** START Text excerpt **

Thought leadership

From Blue to Green

Overcoming challenges as we bridge to the future hydrogen economy

Solar panels and wind turbines against the backdrop of a city and mountains at sunset

April 22, 2021

Over the past decade, growing pressure from consumers, investors, financial institutions, and regulators to adapt processes and products to use sustainable and greenhouse gas (GHG)-free energy sources has prompted efforts to commercialize carbon-neutral hydrogen production methods and technologies across sectors.

Presently, the most widely used production method, steam reforming, converts methane from natural gas into hydrogen and carbon dioxide. While the "grey" hydrogen produced comes with a heavy carbon footprint, this method also lends itself directly to carbon capture and storage. The resulting "blue" hydrogen is anticipated to be the primary method of carbon-neutral hydrogen production in the near-term; however, it is not the long-term goal.

** END Text excerpt **

Required task A. In the hydrogen economy text, what is currently the most widely used method of producing hydrogen?
Required task B. Report each line of the rows below that contains the word "farthest", copying it in full.

** START Entries shown **

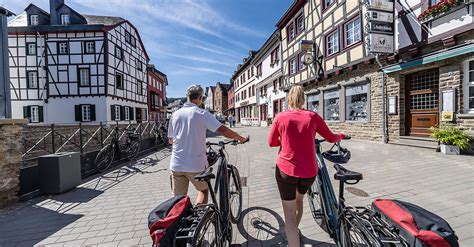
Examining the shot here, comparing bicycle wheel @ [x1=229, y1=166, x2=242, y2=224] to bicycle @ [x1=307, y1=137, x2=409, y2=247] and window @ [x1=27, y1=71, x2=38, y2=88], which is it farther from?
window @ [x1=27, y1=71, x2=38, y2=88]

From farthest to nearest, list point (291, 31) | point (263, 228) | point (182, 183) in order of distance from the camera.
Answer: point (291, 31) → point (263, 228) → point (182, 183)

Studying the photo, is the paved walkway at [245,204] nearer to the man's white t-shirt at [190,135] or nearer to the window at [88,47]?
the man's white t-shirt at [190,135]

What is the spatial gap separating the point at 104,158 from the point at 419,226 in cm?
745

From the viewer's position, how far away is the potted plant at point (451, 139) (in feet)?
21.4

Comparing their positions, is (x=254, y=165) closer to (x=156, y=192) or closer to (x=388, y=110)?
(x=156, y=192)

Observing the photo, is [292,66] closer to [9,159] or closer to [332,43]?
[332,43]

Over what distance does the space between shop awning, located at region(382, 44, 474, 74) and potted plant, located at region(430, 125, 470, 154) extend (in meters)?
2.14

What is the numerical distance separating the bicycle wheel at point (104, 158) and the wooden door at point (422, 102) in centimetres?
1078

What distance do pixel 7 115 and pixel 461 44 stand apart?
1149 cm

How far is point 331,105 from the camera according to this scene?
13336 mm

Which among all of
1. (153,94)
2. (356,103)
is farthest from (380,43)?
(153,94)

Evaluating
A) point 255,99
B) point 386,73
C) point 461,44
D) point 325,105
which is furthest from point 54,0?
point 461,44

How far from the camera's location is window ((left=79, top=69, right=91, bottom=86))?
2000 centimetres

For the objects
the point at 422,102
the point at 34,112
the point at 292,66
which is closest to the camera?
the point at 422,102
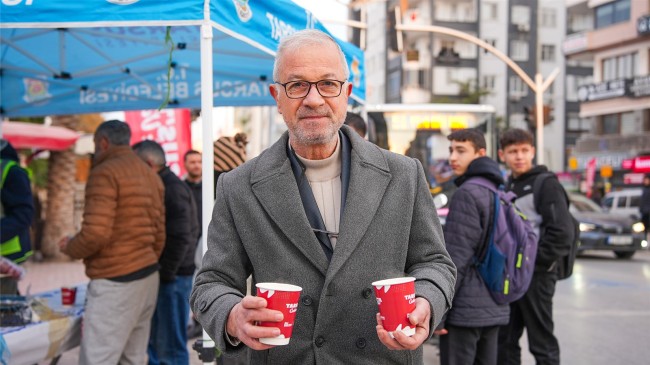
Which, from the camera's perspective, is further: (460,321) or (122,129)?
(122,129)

** END Entries shown **
** START Entries shown **

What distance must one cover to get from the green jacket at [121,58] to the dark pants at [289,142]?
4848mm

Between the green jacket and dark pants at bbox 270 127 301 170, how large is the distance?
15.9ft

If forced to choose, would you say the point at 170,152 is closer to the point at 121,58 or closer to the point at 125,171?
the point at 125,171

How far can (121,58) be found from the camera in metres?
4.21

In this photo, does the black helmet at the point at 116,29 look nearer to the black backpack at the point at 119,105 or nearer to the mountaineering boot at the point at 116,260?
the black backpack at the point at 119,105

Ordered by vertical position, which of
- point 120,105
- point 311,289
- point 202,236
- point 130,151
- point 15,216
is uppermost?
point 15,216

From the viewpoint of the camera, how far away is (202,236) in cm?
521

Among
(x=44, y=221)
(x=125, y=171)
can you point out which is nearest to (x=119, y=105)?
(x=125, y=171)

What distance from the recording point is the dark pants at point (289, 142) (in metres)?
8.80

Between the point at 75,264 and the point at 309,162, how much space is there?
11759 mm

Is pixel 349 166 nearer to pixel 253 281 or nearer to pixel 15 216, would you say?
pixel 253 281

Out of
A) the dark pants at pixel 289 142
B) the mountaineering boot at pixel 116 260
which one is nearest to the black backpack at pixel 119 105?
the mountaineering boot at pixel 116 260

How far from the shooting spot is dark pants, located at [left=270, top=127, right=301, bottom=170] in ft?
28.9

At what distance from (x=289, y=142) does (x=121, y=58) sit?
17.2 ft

** END Entries shown **

Final result A. Steam reforming, which converts methane from natural gas into hydrogen and carbon dioxide.

Final result B.
From farthest to nearest, list point (291, 31) | point (263, 228) | point (182, 183) in order of distance from the camera.
is farthest from (380,43)?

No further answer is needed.